# Page excerpt start
A soil test provides the means to create a healthy soil climate that will lead to the maximum fertility and productivity of the soil and the maximum potential of plant growth.

Soil Sampling And Testing Process

Soil tests require soil samples. These tests can only give accurate results when the soil sampling is done properly. In fact, chemical tests from inaccurate soil samples can be misleading and cause greater loss. So, the collection of soil from the area or garden to be tested is a prerequisite.

Soil sampling is the process of collecting an accurate representative specimen of the soil to be tested. The selected soil sample should be collected not just from a single spot of the land or any random place. Rather, it should be a mix of the complete soil spread across the area in question. The randomness and uniqueness of the land and soil impact the testing and can give deceptive results.

So, what’s the proper procedure to be followed to collect an accurate soil sample?

  1. Figure out what you want to plant where. Samples must be taken from at least 10 different places.
  2. The soil sample depth is decided by the type of crops. The depth of the sample should roughly be equal to the root zone depth of the crops. Generally, home-grown garden plants will have a root depth of 4-6 inches.
# Page excerpt end
Brief a: Please rewrite the entries below as a Markdown table with the columns "Row" and "Line," starting at the first entry and running up to and including the line with "4.53 meters". Number each row, and leave out blank lines.
# Records shown start
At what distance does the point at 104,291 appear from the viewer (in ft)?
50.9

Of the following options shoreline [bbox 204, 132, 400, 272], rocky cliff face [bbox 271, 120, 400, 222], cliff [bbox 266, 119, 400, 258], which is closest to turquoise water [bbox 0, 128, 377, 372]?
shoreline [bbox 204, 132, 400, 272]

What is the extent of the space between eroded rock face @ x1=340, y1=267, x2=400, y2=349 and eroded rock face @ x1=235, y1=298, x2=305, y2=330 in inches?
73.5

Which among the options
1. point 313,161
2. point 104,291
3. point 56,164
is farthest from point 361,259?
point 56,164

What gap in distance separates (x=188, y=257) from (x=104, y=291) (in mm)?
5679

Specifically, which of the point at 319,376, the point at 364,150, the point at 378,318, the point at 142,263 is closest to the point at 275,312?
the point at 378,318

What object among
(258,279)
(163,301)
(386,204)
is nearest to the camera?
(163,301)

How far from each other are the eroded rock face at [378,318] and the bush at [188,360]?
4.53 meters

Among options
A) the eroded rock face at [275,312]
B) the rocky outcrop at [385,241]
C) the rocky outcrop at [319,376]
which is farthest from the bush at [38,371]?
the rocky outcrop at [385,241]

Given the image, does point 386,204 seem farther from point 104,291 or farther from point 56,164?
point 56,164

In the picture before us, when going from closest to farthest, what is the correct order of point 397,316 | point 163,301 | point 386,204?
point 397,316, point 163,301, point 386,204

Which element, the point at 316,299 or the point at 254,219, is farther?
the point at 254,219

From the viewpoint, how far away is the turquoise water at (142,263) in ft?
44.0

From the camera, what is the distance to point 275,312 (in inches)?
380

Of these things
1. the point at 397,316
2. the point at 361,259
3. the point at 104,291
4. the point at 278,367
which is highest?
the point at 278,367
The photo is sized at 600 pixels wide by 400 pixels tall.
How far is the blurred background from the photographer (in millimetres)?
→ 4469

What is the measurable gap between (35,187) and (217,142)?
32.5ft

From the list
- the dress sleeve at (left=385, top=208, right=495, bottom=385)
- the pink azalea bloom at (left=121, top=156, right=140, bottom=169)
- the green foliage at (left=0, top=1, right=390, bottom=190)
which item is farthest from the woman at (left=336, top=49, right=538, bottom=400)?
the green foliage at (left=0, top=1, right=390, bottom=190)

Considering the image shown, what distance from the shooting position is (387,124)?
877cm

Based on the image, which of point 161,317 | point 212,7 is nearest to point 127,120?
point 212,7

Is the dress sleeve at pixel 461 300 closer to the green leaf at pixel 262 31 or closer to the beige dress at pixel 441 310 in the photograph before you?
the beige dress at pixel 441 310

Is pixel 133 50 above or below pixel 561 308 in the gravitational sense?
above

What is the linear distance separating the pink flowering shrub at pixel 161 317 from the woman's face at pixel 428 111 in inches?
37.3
# Records shown end
Brief b: Print the soil testing passage above from "Soil sampling is the" up to and including "10 different places.".

Expected answer a:
| Row | Line |
|---|---|
| 1 | At what distance does the point at 104,291 appear from the viewer (in ft)? |
| 2 | 50.9 |
| 3 | Of the following options shoreline [bbox 204, 132, 400, 272], rocky cliff face [bbox 271, 120, 400, 222], cliff [bbox 266, 119, 400, 258], which is closest to turquoise water [bbox 0, 128, 377, 372]? |
| 4 | shoreline [bbox 204, 132, 400, 272] |
| 5 | What is the extent of the space between eroded rock face @ x1=340, y1=267, x2=400, y2=349 and eroded rock face @ x1=235, y1=298, x2=305, y2=330 in inches? |
| 6 | 73.5 |
| 7 | Which among the options |
| 8 | 1. point 313,161 |
| 9 | 2. point 104,291 |
| 10 | 3. point 56,164 |
| 11 | is farthest from point 361,259? |
| 12 | point 56,164 |
| 13 | What gap in distance separates (x=188, y=257) from (x=104, y=291) (in mm)? |
| 14 | 5679 |
| 15 | Specifically, which of the point at 319,376, the point at 364,150, the point at 378,318, the point at 142,263 is closest to the point at 275,312? |
| 16 | the point at 378,318 |
| 17 | What object among |
| 18 | (258,279) |
| 19 | (163,301) |
| 20 | (386,204) |
| 21 | is nearest to the camera? |
| 22 | (163,301) |
| 23 | How far from each other are the eroded rock face at [378,318] and the bush at [188,360]? |
| 24 | 4.53 meters |

Expected answer b:
Soil sampling is the process of collecting an accurate representative specimen of the soil to be tested. The selected soil sample should be collected not just from a single spot of the land or any random place. Rather, it should be a mix of the complete soil spread across the area in question. The randomness and uniqueness of the land and soil impact the testing and can give deceptive results.

So, what’s the proper procedure to be followed to collect an accurate soil sample?

  1. Figure out what you want to plant where. Samples must be taken from at least 10 different places.